In at least some applications, embodiments of the rotary transformer disclosed herein are used in association with electric machines, such as WRSMs used in electric vehicles. An example of such an arrangement wherein the rotary transformer is used in association with a WRSM is illustrated in FIG. 12. The WRSM 80 includes a stator with armature windings and a rotor with field windings, as will be recognized by those of ordinary skill in the art. An example of such a WRSM is disclosed in US Patent Publication No. 2023/0344321, assigned to BorgWarner, Inc. of Auburn Hills, Michigan, the entire contents of which are incorporated by reference herein. The stator windings are configured to receive three phase alternating current from an electrical power source Vdc. For example, in a motor vehicle application, the electrical power source is a vehicle battery The electrical power source is connected to an inverter 90 which converts DC power from the battery to three phase alternating current (i_as, i_bs, i_cs in FIG. 12) flowing through the windings of the stator. This three phase current is also delivered to the primary coil 30 of the rotary transformer 10. The alternating current in the primary coil 30 of the rotary transformer results in a constantly changing magnetic field around the primary coil 30. This magnetic field then links with the secondary coil 60, inducing an alternating current in the secondary coil 60. The alternating current in the secondary coil 60 is rectified via diodes 66 of the rectifier and delivered as direct current (I_fd in FIG. 12) to the field windings of the rotor. The field windings establish magnetic poles on the rotor that then follow the alternating current in the armature windings, causing the rotor to rotate during operation of the WRSM 80.

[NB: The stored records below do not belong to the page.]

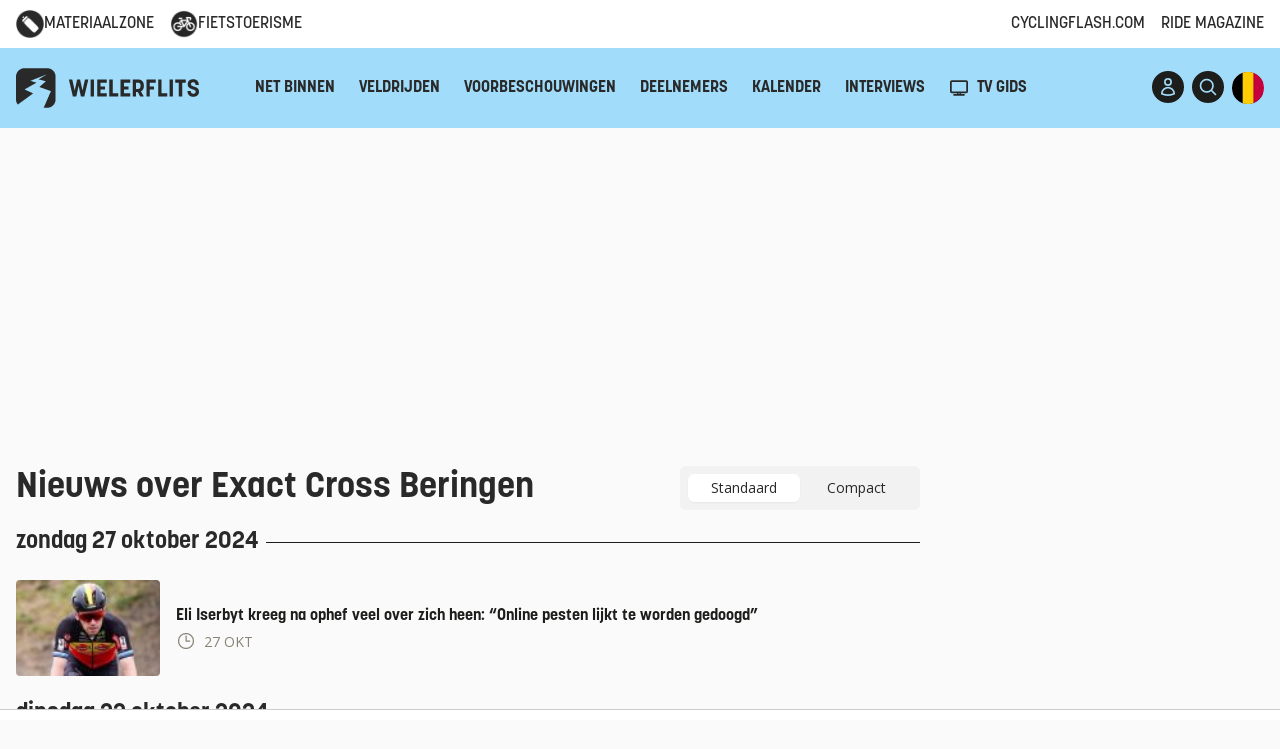

--- FILE ---
content_type: application/javascript
request_url: https://www.wielerflits.be/wp-content/plugins/wf-toolkit/assets/js/wfcv.js?ver=0.2.38
body_size: 955
content:
jQuery(function ($) {
    var wf_comment_votes = {
        isCooling: false,
        init: function () {
            $('.wfcv-comment-votes').each((index, element) => {
                this.render_comment($(element));
            });

            $('button[attr-wfcv-type]').on('click', (event) => {
                this.handle_vote($(event.currentTarget));
            });
        },

        modify_counter: function(wrapper, amount) {
            let counter = wrapper.find('.counter');

            counter.text(amount);
        },

        flash_feedback: function(wrapper, msg) {
            var feedback = wrapper.find('.wfcv-feedback').show();

            feedback.find('span').text(msg);

            setTimeout(function() {
                wrapper.find('.wfcv-feedback').hide();
            }, 3000);
        },

        render_comment: function (wrapper) {
            let id = wrapper.attr('attr-wfcv-id');
            if (this.vote_exists_in_storage(id)) {
                let object = this.get_vote_from_storage(id);

                if (object.type === 'upvote') {
                    wrapper.find('button[attr-wfcv-type="upvote"]').addClass('wfcv-upvoted');
                    wrapper.find('button[attr-wfcv-type]').removeClass('wfcv-downvoted');
                } else if (object.type === 'downvote') {
                    wrapper.find('button[attr-wfcv-type="downvote"]').addClass('wfcv-downvoted');
                    wrapper.find('button[attr-wfcv-type]').removeClass('wfcv-upvoted');
                } else if (object.type === 'undo') {
                    wrapper.find('button[attr-wfcv-type]').removeClass('wfcv-upvoted wfcv-downvoted');
                }
            }
        },

        set_vote_in_storage: function (id, vote) {
            localStorage.setItem('wfcv_comment_' + id, JSON.stringify(vote));
        },

        vote_exists_in_storage: function (id) {
            if (localStorage.getItem('wfcv_comment_' + id)) {
                return true;
            }
            return false;
        },

        get_vote_from_storage: function (id) {
            return JSON.parse(localStorage.getItem('wfcv_comment_' + id));
        },

        remove_vote_from_storage: function (id) {
            localStorage.removeItem('wfcv_comment_' + id);
        },

        handle_vote: function (button) {
            let wrapper = button.closest('.wfcv-comment-votes');

            if(this.isCooling) {
                this.flash_feedback(wrapper, wfcv.messages.wait);

                return;
            }

            let type = button.attr('attr-wfcv-type');
            let id = wrapper.attr('attr-wfcv-id');
            let voteRemoved = false;

            if (this.vote_exists_in_storage(id)) {
                let object = this.get_vote_from_storage(id);

                if (object.type === type) {
                    // This vote was already made, so we handle it as opposite vote.
                    this.handle_vote(wrapper.find('button[attr-wfcv-type="'+ (type === 'upvote' ? 'downvote' : 'upvote') +'"]'));
                    return;
                }

                voteRemoved = true;
                this.remove_vote_from_storage(id);
            }

            $.ajax({
                method: 'POST',
                dataType: "json",
                url: wfcv.base_url + 'comment/' + id + '/' + type + '/',
                headers: { 'X-WP-Nonce': wfcv.nonce },
                beforeSend: () => {
                    this.isCooling = true;
                }
            }).success((response) => {
                if(response.type === 'undo' && !this.vote_exists_in_storage(id) && !voteRemoved) {
                    this.flash_feedback(wrapper, wfcv.messages.undone);
                }

                this.modify_counter(wrapper, response.count);

                this.set_vote_in_storage(id, { type: response.type, on: response.recorded_at });

                this.render_comment(wrapper);

                setTimeout(() => {
                    this.isCooling = false;
                }, 1500);
            });
        }
    }

    wf_comment_votes.init();

    $('#wfcv-save-comment-order').click(function(e) {
        e.preventDefault();

        let btn = $(this);

        $.ajax({
            method: 'POST',
            dataType: "json",
            data: {
                order: $(this).data('order')
            },
            url: wfcv.base_url + 'user-preferences/order/',
            headers: { 'X-WP-Nonce': wfcv.nonce },
            beforeSend: () => {
                btn.attr('disabled', 'disabled');
            }
        }).success((response) => {
            btn.removeAttr('disabled');

            btn.find('svg').fadeIn();

            setTimeout(() => {
                btn.fadeOut(1000);
            }, 1000);

            setTimeout(() => {
                btn.remove();
            }, 2000);
        });

    });
});
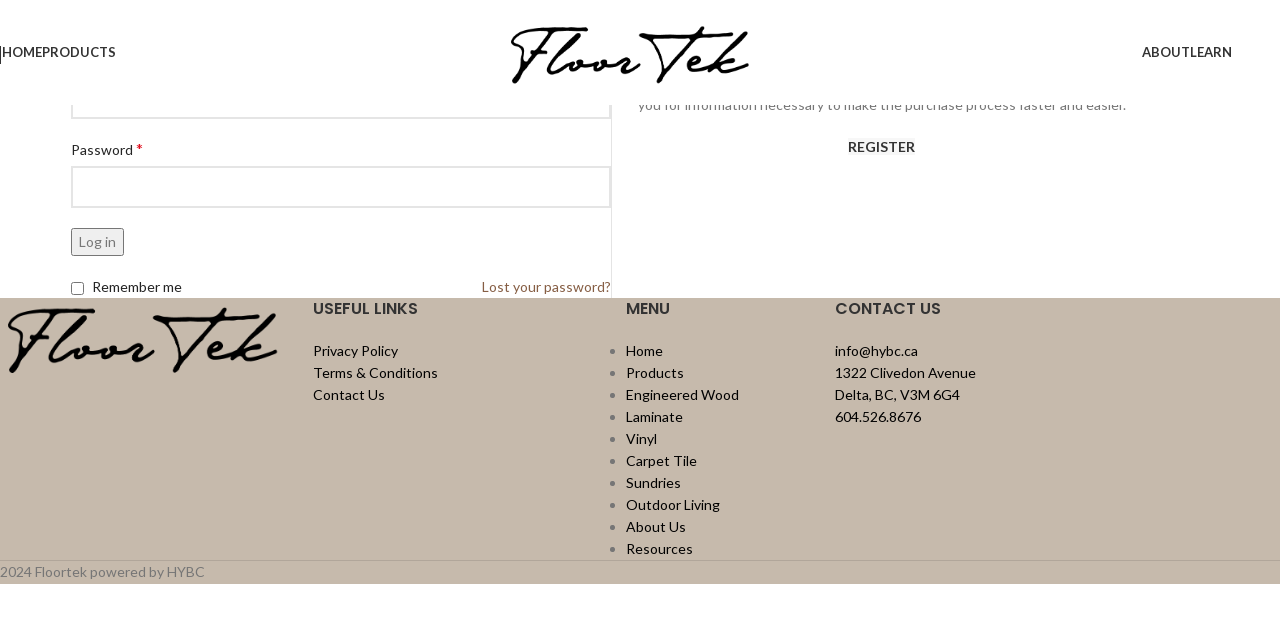

--- FILE ---
content_type: text/css
request_url: https://floortekhardwood.ca/wp-content/uploads/2025/08/xts-theme_settings_default-1755457077.css?ver=8.2.7
body_size: 1308
content:
@font-face {
	font-weight: normal;
	font-style: normal;
	font-family: "woodmart-font";
	src: url("//floortekhardwood.ca/wp-content/themes/woodmart/fonts/woodmart-font-1-400.woff2?v=8.2.7") format("woff2");
}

During operation of the WRSM 80, the inductive rotary sensor 40 integrated into the rotary transformer 10 may be used to sense the position of the rotor (or other rotating components of the electric machine). The inductive position sensor 40 uses the physical principles of induction in a wire loop and Eddy currents to detect the position of the metallic targets/tabs 58 that are rotating adjacent the set of sensor coils provided by the excitation coil 42 and two sensing coils 44. As noted previously, in the embodiments disclosed herein these three coils are printed as copper traces on the stationary printed circuit board 32. They are arranged such that the transmitter coil induces a secondary voltage in the receiver coils which depends on the position of the metallic targets/tabs 58 adjacent to the coils 42, 44. After demodulating and processing the secondary voltages from the sensing coils 44, a signal representative of the metallic target's position over the coils is obtained. For example, a ratio of voltages between two sensing coils 44 may be used to determine an angular position of the target on rotating portion 50 of the rotary transformer 10.

Although an embodiment of package integration for a rotor position sensor in a rotary transformer has been provided herein, it will be appreciated by those of skill in the art that other implementations and adaptations are possible. Furthermore, aspects of the various embodiments described herein may be combined or substituted with aspects from other features to arrive at different embodiments from those described herein. Thus, it will be appreciated that various of the above-disclosed and other features and functions, or alternatives thereof, may be desirably combined into many other different systems or applications. Various presently unforeseen or unanticipated alternatives, modifications, variations, or improvements therein may be subsequently made by those skilled in the art which are also intended to be encompassed by any eventually appended claims.